▸ DOKUMENTTEXT
☆ ☆ ☆

Er hat dem Team auch seine Frau "geliehen". Arsinée Khanjian spielt in einer Nebenrolle die Ehefrau des kubanischen Barbiers Hagob Nakashian. Die engagierte Armenierin kommt ursprünglich aus Beirut. Dass sie hier für einen Filmemacher mit türkischen Wurzeln vor der Kamera steht, hat einen besonders versöhnlichen Charakter.
Die Entscheidung, welcher Schauspieler die Hauptrolle übernehmen soll, fiel sehr früh. Bekannt dafür, sich nicht auf die "big names" der Branche zu verlassen, sondern die Qualität und das Potential eher weniger bekannter Schauspieler zu erkennen, sah Fatih Akin mit großer Begeisterung Jacques Audiards Film Ein Prophet. Der französische Schauspieler Tahar Rahim überzeugt darin in der Rolle eines jungen Analphabeten. Als zentrale Figur des Films trägt er diesen fast allein, ähnlich wie es in The Cut der Fall ist.
Während des Castings geschah so etwas wie in kleines Wunder. Mardik Martin war extra aus Los Angeles nach Hamburg gekommen, um dem Casting beizuwohnen. Für die Rolle des armenischen Baron Boghos hatte sich Fatih Akin für den britischen Schauspieler Sévan Stephan entschieden, der wiederum armenische Wurzeln hat. Abseits des Castings kamen Sévan Stephan und Mardik Martin ins Gespräch und stellten fest, dass sie miteinander verwandt sind. Sévans Mutter ist Mardik Martins Cousine. Sévan rief sofort seine Mutter an, und nach mehr als einem halben Jahrhundert sprachen sie und Mardik das erste Mal wieder miteinander. Da die Familie über die Welt verstreut lebt, brauchte es den Umweg über Hamburg, um sich wiederzufinden.

☆ ☆ ☆

▸ ERFASSTES MATERIAL
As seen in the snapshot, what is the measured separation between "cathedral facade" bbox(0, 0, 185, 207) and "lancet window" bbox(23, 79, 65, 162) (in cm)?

☆ ☆ ☆

▸ AUFGABEN
#1 Aus welcher Stadt stammt Arsinée Khanjian laut dem Text über die Besetzung von The Cut ursprünglich?
#2 Führe den Text über die Besetzung von The Cut im Anschluss an seinen letzten Satz fort.

▸ ERGEBNISSE JE AUFGABE
#1 Aus Beirut.

#2
Die Dreharbeiten fanden von März bis Juli 2013 statt. Gedreht wurde auf Kuba, in Kanada, Jordanien, Deutschland und auf Malta. Der Drehstart auf Kuba verlief sehr gut. Das Team fand gute Arbeitsbedingungen vor, die Behörden machten keine Probleme. Einzig Holz, Papier und Drucker mussten mitgebracht werden. Auf Kuba gibt es nicht mehr viel Holz, und für einige Kulissen war Produktionsdesigner Allan Starski in Sorge, das vorhandene Material könnte vielleicht nicht ausreichen. Einige Szenen, die eigentlich im Mittleren Osten spielen, wurden ebenfalls auf Kuba gedreht.
So reibungslos sollten die Dreharbeiten dann aber nicht weitergehen. Eigentlich hatte man in Marokko drehen wollen, aber die Drehorte dort lagen zu weit auseinander. Man fand alles, was man brauchte, in Jordanien. Die dortige Wüste war optimal und selbst ein funktionierender historischer Zug stand zur Verfügung. Zudem erwies sich die jordanische Crew als sehr professionell. Dagegen stellte sich das Miteinander unter den Komparsen als schwieriger heraus, als man zuvor vermutet hätte. Unter den Komparsen waren Flüchtlinge aus Syrien, dem Irak und Iran. Während der Dreharbeiten in der Wüste mussten sie sich große Zelte für Kostüm und Maske, Catering und Aufenthaltsort teilen. Immer wieder kam es zu Auseinandersetzungen und Handgemengen zwischen den verschiedenen Gruppierungen.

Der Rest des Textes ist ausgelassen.